Copy out the rows from the line with "Looking at this" through the end of the rows, changing "closest" to "nearest" and leaving everything else the same.

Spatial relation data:
•••••
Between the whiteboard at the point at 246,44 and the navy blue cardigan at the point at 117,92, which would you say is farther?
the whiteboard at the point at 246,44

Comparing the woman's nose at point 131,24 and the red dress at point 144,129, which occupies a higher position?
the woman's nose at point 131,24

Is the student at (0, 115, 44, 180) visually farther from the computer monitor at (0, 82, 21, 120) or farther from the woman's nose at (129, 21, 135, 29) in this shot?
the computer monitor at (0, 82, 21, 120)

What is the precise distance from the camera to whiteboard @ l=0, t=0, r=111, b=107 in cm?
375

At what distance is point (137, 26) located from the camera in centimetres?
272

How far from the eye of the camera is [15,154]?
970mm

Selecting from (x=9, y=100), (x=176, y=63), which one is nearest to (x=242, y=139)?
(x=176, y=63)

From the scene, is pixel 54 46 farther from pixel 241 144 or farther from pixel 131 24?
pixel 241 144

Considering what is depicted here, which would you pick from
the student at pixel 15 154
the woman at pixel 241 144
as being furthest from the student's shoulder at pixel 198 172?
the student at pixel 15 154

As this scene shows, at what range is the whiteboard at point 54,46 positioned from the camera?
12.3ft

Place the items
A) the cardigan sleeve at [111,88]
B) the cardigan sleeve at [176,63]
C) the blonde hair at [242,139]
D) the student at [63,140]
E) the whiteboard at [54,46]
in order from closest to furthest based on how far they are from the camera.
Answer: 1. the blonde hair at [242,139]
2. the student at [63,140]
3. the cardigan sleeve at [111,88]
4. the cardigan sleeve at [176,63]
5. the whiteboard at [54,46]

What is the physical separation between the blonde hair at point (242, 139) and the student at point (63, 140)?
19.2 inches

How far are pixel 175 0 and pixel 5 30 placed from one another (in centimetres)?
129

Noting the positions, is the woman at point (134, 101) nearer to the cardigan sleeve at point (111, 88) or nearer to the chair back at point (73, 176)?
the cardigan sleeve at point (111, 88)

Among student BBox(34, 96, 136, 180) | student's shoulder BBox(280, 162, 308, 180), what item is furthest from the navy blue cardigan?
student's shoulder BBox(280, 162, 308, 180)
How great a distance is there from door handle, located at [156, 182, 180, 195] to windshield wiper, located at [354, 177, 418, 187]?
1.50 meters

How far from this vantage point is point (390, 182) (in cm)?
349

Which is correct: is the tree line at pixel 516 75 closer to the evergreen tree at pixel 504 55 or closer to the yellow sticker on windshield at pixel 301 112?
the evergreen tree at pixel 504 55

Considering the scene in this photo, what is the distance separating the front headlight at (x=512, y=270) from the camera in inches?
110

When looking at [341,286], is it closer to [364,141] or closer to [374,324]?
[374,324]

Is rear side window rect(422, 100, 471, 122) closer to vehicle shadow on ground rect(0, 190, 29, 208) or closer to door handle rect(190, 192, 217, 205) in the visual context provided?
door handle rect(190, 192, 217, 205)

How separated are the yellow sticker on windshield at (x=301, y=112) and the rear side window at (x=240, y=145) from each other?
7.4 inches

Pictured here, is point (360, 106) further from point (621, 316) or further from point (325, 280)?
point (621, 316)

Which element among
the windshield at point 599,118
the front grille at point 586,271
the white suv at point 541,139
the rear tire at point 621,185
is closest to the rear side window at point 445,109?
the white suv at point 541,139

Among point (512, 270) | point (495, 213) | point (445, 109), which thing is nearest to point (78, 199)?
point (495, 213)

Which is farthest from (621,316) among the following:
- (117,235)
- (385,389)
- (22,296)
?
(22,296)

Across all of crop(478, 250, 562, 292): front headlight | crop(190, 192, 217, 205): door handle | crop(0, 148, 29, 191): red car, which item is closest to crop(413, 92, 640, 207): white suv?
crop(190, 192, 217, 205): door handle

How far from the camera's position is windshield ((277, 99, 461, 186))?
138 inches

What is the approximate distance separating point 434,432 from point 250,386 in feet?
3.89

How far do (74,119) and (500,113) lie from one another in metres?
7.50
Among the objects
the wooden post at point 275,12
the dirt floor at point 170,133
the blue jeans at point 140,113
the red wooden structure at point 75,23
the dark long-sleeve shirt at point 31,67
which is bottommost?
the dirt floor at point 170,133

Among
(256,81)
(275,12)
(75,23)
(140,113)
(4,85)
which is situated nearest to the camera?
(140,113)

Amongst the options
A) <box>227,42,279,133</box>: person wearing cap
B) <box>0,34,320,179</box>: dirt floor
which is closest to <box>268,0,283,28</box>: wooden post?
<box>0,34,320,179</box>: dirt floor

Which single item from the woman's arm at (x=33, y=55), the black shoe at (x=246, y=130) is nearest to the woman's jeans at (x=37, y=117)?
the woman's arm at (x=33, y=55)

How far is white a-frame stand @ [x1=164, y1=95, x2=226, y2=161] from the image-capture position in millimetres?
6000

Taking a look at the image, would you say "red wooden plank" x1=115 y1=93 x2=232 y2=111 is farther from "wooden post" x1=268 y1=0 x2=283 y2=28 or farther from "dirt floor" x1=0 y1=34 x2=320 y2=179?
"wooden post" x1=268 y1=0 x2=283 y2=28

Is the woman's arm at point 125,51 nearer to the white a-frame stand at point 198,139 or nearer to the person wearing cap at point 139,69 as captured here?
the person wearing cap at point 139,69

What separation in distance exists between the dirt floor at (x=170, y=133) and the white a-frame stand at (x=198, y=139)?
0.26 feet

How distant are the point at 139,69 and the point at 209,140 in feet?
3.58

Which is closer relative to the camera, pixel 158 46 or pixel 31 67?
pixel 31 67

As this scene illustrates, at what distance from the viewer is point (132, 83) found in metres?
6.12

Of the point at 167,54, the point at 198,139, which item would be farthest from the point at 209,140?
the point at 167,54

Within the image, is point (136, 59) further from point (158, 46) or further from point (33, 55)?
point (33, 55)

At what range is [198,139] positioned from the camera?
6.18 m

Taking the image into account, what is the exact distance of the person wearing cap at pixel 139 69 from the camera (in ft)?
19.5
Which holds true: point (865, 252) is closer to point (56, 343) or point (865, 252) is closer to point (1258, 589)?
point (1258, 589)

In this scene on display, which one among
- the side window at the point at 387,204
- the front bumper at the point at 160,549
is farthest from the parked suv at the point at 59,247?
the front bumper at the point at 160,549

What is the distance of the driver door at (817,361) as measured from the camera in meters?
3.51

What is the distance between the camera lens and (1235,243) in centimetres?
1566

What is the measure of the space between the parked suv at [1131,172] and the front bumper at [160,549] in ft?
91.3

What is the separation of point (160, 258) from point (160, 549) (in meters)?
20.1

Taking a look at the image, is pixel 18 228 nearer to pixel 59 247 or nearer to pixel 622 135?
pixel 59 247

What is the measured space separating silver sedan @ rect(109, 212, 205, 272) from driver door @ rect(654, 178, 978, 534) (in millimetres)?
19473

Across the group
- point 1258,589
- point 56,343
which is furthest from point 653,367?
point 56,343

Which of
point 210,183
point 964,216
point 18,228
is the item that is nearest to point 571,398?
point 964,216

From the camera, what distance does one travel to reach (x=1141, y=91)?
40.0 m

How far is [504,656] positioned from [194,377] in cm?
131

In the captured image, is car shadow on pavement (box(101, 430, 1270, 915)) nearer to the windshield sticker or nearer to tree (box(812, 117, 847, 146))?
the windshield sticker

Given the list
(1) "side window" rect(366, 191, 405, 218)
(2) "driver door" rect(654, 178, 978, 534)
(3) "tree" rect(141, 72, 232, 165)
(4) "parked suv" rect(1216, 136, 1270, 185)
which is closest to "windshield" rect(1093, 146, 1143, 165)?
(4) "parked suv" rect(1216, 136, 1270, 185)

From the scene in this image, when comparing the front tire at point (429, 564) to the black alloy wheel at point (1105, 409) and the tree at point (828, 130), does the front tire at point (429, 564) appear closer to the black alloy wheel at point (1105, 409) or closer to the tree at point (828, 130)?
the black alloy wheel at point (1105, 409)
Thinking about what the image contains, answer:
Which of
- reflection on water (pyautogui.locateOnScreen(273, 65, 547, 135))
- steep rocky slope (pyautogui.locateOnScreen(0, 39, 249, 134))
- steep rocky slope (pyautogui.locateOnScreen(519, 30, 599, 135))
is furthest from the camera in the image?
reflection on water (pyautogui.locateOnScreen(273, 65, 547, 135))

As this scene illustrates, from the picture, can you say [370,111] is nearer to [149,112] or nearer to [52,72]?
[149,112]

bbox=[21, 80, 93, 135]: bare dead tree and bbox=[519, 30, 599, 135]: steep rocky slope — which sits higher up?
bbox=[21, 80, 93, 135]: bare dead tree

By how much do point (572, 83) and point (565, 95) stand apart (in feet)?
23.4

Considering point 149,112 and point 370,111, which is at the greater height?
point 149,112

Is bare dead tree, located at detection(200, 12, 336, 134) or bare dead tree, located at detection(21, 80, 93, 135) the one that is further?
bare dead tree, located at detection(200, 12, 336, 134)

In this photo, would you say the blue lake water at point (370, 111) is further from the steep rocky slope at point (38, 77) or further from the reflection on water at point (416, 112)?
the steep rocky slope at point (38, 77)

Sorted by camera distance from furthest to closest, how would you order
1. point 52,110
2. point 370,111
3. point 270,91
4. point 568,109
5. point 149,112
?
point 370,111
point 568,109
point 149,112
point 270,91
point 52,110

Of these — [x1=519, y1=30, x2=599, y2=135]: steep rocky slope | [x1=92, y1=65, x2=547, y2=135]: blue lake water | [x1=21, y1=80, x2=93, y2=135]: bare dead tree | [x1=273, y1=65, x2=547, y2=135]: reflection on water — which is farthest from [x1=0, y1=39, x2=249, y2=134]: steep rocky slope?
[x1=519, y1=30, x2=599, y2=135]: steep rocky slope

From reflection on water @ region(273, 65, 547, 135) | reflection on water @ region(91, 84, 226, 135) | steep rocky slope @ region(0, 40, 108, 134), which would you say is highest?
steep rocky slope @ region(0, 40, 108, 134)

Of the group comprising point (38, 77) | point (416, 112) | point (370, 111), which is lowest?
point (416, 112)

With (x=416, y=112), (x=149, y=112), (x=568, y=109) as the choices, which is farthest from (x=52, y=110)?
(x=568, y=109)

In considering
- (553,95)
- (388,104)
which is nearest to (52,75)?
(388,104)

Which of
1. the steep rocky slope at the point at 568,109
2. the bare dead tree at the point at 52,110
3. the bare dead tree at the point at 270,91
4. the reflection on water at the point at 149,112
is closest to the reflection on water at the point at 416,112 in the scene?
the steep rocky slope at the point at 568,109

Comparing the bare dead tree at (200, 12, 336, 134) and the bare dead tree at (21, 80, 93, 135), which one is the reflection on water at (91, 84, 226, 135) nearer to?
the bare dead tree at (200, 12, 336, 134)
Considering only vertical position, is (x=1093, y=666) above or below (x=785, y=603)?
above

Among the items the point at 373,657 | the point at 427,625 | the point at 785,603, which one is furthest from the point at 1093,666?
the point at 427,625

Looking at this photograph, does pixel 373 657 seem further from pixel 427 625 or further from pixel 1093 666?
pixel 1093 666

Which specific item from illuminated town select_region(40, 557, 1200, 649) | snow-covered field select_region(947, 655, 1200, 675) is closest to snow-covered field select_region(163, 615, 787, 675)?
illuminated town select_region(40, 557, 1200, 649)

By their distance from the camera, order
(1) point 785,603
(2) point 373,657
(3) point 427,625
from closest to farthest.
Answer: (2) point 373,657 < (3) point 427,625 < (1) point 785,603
•••••
Complete output:
Looking at this photograph, does pixel 373 657 seem further from pixel 427 625 or further from pixel 1093 666?
pixel 1093 666

Which specific item from illuminated town select_region(40, 557, 1200, 649) | snow-covered field select_region(947, 655, 1200, 675) is nearest to snow-covered field select_region(163, 615, 787, 675)?
illuminated town select_region(40, 557, 1200, 649)

By their distance from the camera, order
(1) point 785,603
(2) point 373,657
(3) point 427,625
from nearest to farthest.
Answer: (2) point 373,657 < (3) point 427,625 < (1) point 785,603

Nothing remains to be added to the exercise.